Thanks to xarray we could get grids with different shapes on the same Dataset with the xarray.merge() function. The coordinates are spanned to include the coordinates of every DataArray and the values are filled with nans if no data is available. Don't know if we should only merge DataArrays with the same shape or leave the code as it is now.

santisoler commented 5 years ago

@leouieda I'll apply the requested changes tomorrow. Thanks for the review!

leouieda commented 5 years ago

Don't know if we should only merge DataArrays with the same shape or leave the code as it is now.

That's a tough one. Maybe we can leave as is but include a warning the docstring that you'll get different things if you ask for only the uncertainty grids or for all of them.

leouieda commented 5 years ago

due to the high memory requirement I dropped it

This should definitely be a warning in the docstring. We don't want people crashing their computers. And it should definitely not be the default :smiley:

santisoler commented 5 years ago

@leouieda I think the code and its docstring look better now. I've noticed that the only the dataset thickness_uncertainty_5km is defined on a different set of points than the rest, so we don't have to bother with the lakemask_vostok one. That's why the warning only reference the former as source of problems.
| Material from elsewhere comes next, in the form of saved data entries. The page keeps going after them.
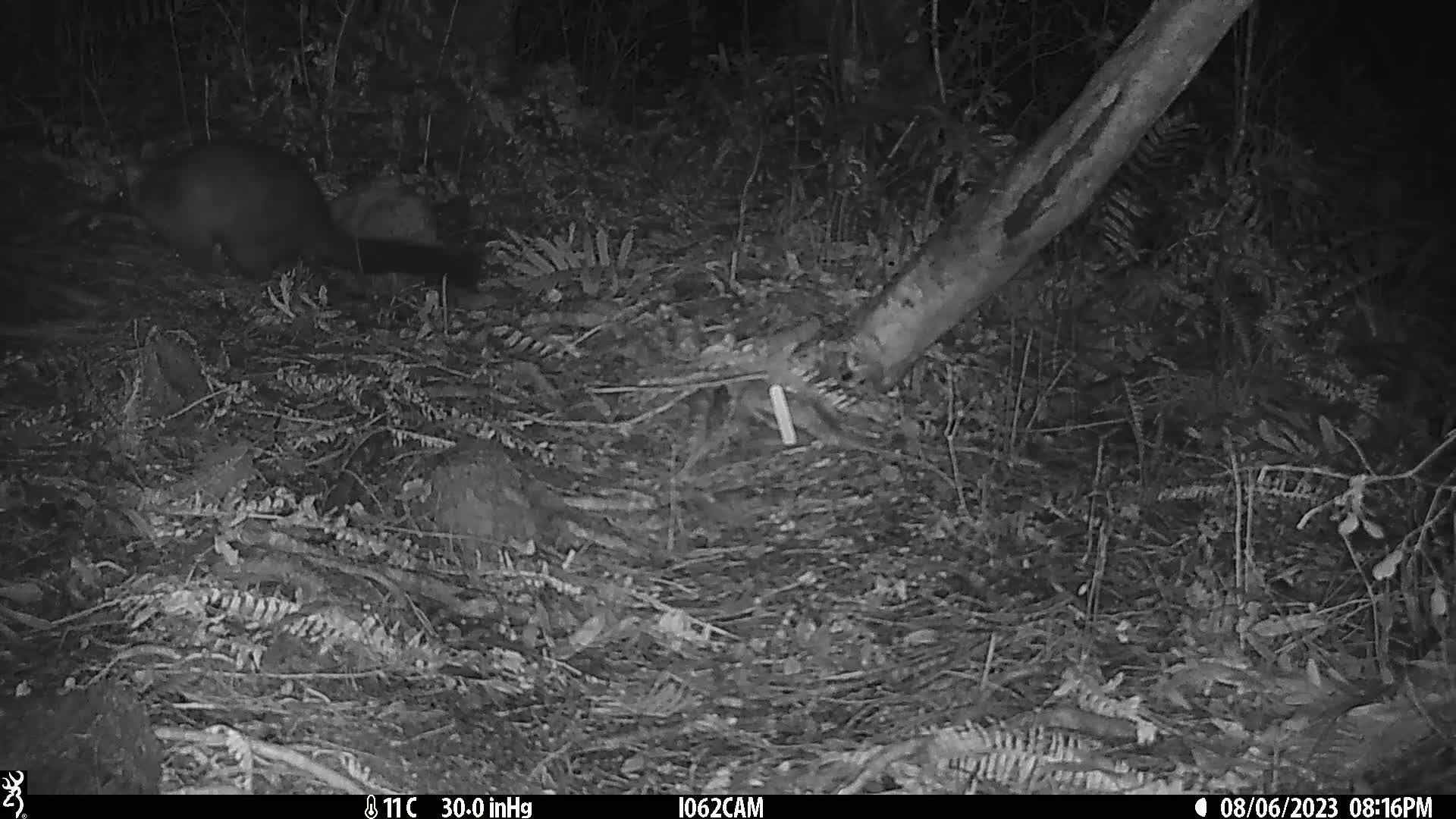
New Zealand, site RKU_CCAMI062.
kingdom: Animalia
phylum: Chordata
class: Mammalia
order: Diprotodontia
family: Phalangeridae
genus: Trichosurus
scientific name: Trichosurus vulpecula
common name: common brushtail possum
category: possum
Do you like the hard-coded metadata as it is?

leouieda commented 5 years ago

:+1: I really like the changes and the docstring! Good job!

What do you think about removing the all option? It feels like something that will be abused and cause system crashes often. Plus, we can't test it on the CIs.

santisoler commented 5 years ago

@leouieda Thanks for the reviews.

I think I've added and removed the all option a hundred times, what leads me to think we are not entirely sure if it worth the risk of crashing local systems and/or Travis (is it possible?). We definitely should remove it but leave the option to pass the datasets are strings (instead of putting a single dataset inside a list). In fact I don't imagine a case in which someone would need the entire set.

I'll remove it from the code, the docstring and the test functions. Then if no CI fails we could merge.

leouieda commented 5 years ago

:+1: thanks, Santi!

leouieda commented 5 years ago

We still need a gallery plot for this. Given the size of the grids, probably only plot a subsection, like we did for the ETOPO1 grid.

santisoler commented 5 years ago

Thanks for the reviews @leouieda! I can get into the gallery plot this week. I'll open a PR when ready.